In the winter, a cold beehive requires the bees to consume food stores for energy as they generate heat to maintain a cluster’s core temperature. Conversely, and perhaps counter intuitive to this thinking, bees in a “warm” hive consume fewer resources. If we consider insulating a beehive, we should understand an insulation’s “R-value” which measures its resistance to heat flow. But, insulation does not add heat, it only prevents heat from from being lost. Ideally, we want to have less heat flow out of the hive which equates to less heat loss. For this reason – to reduce the stress on bees and reduce the amount of consumed stores – it is important to increase R values for the hive body. This can be accomplished by adding insulation to the exterior of the hive.

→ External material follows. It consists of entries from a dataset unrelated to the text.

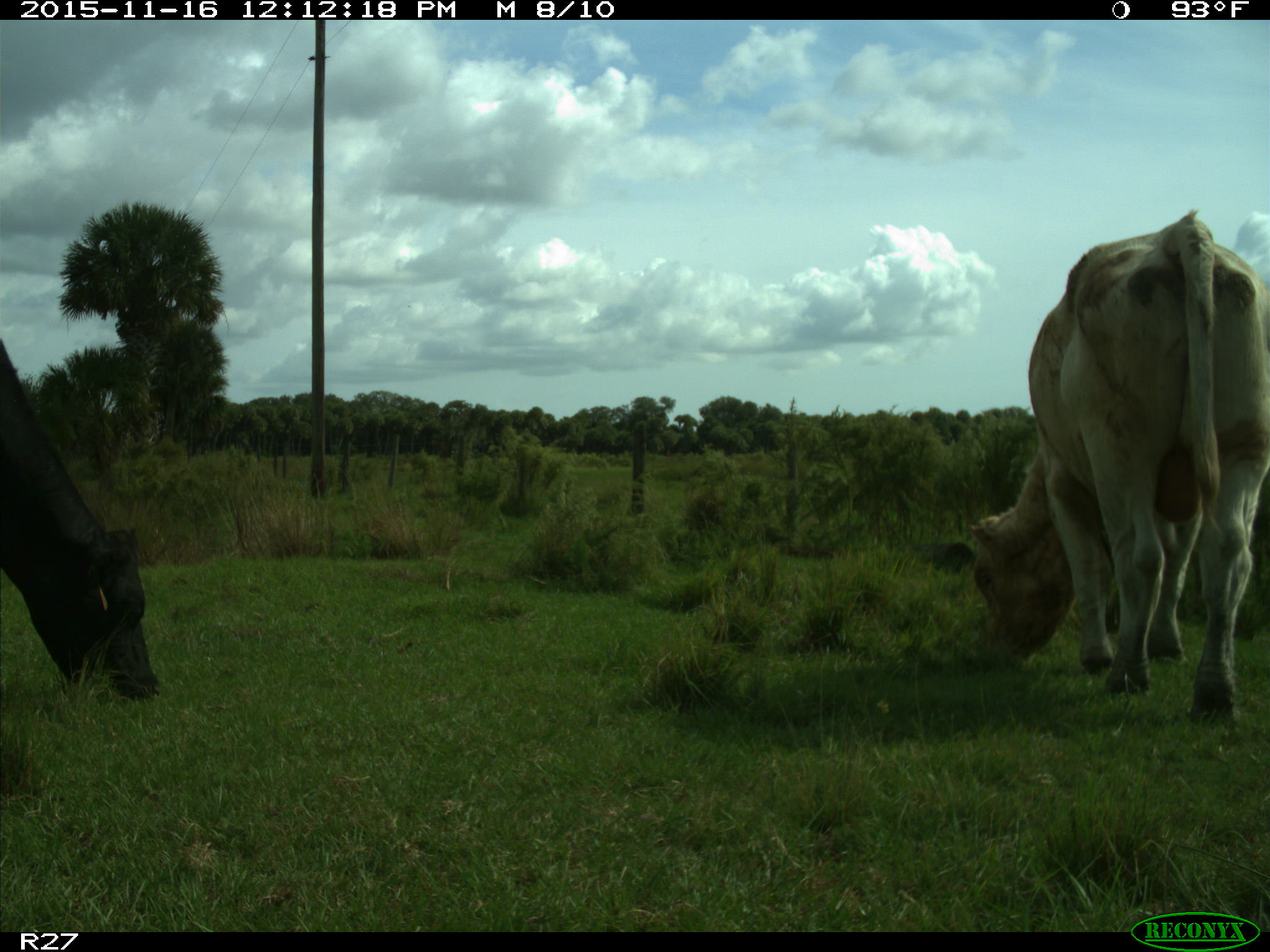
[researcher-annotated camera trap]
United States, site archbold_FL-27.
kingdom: Animalia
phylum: Chordata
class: Mammalia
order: Artiodactyla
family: Bovidae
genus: Bos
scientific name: Bos taurus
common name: domestic cow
Bos taurus (domestic cow).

Covered beehives have a higher percentage of surviving the winter than uncovered beehives. Even using tar paper as a minimal covering and wind breaks can help.

Highly insulated hives

Polyurethane hives and polystyrene hives provide better insulation than wooden hives. They maintain a higher internal temperature and more optimal relative humidity. They weigh less, are durable and long lasting. The cost of a polyurethane or polystyrene hive will be approximately 2+ times that of a similar wooden hive. But, when calculating costs, the beekeeper should include any costs of external insulation applied to wooden hives to get a better cost estimate.

Quilt boards and upper insulation

When air is heated, its density decreases, making it lighter and able to carry more water vapor. As hot air meets cold air, condensation forms. It is critical to the survival of the colony that this condensation not fall on the cluster. Winter clusters will potentially lose a majority of their heat at the top of the hive rather than at the hive sides. The advantages of top insulation are less condensation under the inner or upper board (crown board) and a warmer upper part of the hive where the cluster forms because heat is not lost from above and the cluster can be looser making movement to collect stores much easier. Insulating the top of the hive should be a standard operation. [1]

Candy boards

With sufficient honey stores, a colony should not require additional food resources. However, when honey stores are light or insufficient, or the beekeeper wants to provide an emergency food supply, a candy board, also known as fondant or sugar boards, provides a secondary (or primary) source of winter feeding. There are several excellent sources for candy board recipes and candy boards for DIY woodworkers.

Wind breaks

While it may not be considered “insulation”, an effective windbreak reduces the speed of air, its velocity, flowing at the beehive. This break reduces heat loss and acts as a buffer that enables insulation to be more effective. Types of windbreaks include wrapping the hive with tar paper and/or foam insulation boards, pallets and haystacks.

[1] Caron, Dewey. “Wintering Success”, ABJ, November, 2021

[2] Bill Hesbach, B (2020). The Condensing Colony. American Bee Journal, February, 2020

[3] Mitchell, D. (2017). Honey bee engineering: Top ventilation and top entrances.
American Bee Journal, 157 (8). p. 887-889.